The ordinance requires directory publishers to pay the costs of operating the registry (accessible on the Web, by phone and by mail) and also requires directory publishers to begin paying for the recycling of unwanted discarded directories beginning in 2011. The legislation also sets out penalties for directory publishers who continue to deliver books when requested not to.
“Seattleites are constantly looking for ways to reduce their impact on the environment, and the Council has heard from an overwhelming number of people who don’t want phone books,” says council member Mike O’Brien.
A similar system also has been put into place in Minnesota, though that system has been set up cooperatively with the Berkeley Heights, N.J.-based Yellow Pages Association (YPA).
YPA President Neg Norton remarked to a columnist at the Minnesota business publication Finance & Commerce, “We certainly don’t want to deliver Yellow Pages to people who don’t want them.” Norton also indicated that about 30 percent fewer Yellow Pages directories are distributed in 2010 compared to five years earlier.

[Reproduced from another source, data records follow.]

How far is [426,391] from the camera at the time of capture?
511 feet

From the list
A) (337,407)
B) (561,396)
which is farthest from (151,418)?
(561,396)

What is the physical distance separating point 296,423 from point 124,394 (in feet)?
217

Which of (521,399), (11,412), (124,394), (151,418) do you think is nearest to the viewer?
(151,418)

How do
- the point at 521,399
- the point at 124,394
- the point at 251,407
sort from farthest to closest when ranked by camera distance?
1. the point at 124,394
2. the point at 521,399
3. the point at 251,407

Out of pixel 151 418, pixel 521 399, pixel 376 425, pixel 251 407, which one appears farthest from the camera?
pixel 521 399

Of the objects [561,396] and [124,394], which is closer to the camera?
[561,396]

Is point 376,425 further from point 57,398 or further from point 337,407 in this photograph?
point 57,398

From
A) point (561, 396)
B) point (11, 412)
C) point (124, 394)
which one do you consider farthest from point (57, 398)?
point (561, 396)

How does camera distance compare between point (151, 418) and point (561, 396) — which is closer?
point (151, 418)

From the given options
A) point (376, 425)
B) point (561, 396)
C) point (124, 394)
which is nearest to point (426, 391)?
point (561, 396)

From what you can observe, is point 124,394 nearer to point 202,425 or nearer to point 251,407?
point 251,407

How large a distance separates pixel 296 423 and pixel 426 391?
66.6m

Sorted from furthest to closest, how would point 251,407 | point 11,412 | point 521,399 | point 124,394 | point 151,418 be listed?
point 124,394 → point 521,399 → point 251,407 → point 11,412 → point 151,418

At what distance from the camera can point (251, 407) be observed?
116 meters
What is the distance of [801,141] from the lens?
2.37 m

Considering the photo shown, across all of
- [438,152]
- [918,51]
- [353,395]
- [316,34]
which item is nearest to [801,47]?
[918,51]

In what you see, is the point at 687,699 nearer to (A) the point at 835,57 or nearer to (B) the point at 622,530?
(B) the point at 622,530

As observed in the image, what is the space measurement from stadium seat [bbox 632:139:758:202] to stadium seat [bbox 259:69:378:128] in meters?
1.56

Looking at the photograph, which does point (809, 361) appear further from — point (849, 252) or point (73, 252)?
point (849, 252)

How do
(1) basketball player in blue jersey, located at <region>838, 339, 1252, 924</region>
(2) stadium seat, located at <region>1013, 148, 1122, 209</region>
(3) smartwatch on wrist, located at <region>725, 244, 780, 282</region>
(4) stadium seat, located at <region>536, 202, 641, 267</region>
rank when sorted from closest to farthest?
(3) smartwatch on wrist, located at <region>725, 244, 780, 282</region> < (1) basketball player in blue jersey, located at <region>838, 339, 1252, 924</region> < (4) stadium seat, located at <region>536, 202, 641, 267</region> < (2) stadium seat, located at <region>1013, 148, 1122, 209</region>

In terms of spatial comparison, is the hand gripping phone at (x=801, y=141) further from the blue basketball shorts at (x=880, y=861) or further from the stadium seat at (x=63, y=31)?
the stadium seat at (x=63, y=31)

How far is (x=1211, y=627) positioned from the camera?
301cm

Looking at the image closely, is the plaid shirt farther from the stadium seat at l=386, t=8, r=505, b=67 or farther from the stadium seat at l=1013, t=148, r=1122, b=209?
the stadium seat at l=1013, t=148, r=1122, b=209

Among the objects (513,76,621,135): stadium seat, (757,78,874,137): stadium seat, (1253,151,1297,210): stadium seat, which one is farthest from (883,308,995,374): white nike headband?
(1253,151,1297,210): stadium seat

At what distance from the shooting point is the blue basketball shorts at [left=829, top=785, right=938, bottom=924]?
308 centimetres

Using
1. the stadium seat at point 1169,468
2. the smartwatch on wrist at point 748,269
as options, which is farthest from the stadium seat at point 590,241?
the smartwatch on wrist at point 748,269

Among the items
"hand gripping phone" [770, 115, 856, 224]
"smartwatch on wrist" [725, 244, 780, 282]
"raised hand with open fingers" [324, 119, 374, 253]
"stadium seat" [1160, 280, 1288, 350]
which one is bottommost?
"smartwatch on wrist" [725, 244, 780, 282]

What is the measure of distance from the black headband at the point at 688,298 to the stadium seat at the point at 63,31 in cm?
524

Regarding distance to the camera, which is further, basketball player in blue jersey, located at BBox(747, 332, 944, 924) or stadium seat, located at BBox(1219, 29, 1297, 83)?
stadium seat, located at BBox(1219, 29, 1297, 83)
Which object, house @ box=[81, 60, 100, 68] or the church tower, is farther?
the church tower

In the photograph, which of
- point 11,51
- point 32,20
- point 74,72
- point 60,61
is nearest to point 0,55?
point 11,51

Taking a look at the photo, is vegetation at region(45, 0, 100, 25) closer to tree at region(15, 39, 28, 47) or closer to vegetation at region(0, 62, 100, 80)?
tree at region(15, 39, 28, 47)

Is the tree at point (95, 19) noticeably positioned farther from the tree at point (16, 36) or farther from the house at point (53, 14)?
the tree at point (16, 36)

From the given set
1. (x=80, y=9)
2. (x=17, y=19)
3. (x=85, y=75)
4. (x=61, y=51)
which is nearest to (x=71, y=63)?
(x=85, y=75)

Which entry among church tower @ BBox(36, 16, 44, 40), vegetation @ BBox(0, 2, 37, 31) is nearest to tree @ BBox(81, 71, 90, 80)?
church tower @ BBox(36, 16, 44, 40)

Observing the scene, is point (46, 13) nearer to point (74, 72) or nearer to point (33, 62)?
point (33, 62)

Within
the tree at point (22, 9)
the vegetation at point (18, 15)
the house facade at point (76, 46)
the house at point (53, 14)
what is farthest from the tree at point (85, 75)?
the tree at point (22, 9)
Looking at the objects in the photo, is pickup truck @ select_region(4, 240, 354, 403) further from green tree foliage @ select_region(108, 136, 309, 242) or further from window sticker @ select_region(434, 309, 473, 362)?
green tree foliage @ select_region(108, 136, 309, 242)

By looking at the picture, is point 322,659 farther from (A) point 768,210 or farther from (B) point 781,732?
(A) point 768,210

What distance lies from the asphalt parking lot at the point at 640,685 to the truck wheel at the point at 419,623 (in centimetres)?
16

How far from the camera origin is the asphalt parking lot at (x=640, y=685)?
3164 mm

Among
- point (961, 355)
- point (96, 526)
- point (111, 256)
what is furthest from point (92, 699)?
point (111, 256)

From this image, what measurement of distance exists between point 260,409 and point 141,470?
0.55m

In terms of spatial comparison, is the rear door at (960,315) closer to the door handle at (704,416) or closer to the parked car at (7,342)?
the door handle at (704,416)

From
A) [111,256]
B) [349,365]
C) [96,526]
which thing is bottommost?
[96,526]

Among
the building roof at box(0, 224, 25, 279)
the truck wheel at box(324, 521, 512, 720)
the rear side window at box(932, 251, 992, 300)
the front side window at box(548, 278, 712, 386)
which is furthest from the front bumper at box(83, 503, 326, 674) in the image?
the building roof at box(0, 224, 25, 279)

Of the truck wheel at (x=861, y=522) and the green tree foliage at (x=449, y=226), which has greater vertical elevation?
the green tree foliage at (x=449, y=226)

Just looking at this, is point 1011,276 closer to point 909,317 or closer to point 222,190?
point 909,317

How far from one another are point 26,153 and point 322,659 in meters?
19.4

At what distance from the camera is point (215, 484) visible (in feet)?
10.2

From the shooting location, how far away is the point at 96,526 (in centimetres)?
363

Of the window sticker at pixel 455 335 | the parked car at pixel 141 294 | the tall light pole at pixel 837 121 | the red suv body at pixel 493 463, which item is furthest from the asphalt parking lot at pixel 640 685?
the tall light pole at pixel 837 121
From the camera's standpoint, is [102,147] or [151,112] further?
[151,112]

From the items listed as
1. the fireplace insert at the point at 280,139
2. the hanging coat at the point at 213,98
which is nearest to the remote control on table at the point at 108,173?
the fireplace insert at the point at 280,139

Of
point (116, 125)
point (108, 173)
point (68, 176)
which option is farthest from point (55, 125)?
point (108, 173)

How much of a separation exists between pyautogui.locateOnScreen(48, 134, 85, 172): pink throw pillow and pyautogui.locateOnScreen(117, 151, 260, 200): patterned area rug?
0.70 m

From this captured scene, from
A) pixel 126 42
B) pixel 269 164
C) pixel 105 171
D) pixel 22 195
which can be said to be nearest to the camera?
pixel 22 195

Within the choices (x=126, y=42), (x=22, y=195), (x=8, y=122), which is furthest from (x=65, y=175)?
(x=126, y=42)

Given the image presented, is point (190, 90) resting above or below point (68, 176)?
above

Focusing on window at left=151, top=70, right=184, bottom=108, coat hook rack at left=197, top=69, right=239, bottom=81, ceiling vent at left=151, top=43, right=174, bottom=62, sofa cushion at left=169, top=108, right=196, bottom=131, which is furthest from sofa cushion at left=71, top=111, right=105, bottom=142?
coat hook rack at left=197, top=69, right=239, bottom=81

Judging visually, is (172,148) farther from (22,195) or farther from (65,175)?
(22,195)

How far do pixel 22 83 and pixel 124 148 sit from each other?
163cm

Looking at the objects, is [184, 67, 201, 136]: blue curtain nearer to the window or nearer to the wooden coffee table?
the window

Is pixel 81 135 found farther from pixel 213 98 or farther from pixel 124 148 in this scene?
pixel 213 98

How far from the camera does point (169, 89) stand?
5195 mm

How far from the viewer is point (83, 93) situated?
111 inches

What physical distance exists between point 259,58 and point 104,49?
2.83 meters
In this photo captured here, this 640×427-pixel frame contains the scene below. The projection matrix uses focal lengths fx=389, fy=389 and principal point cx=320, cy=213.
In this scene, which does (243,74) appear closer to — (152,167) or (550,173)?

In Seattle, the city’s government estimates that nearly 2 million phone books are dropped off in Seattle every year. The city’s department of Public Utilities also puts a price tag of $350,000 to recycle the books, using a figure of $148 per ton.
Through the ordinance passed in October, the city has established a fee of 14 cents per book, likely declining to 7 cents per book after five years, to pay for the registry.
“This ordinance has national significance as the first phone book opt-out requirement in the country,” says Scott Cassel, executive director of the Product Stewardship Institute (PSI), based in Boston. “PSI is using Seattle’s legislation, along with other legislative examples from around the country, to create a model bill for states and municipalities that are ready to follow Seattle’s lead.”
The registry is expected to be ready for use no later than July 1, 2011, according to the news release from the Seattle City Council.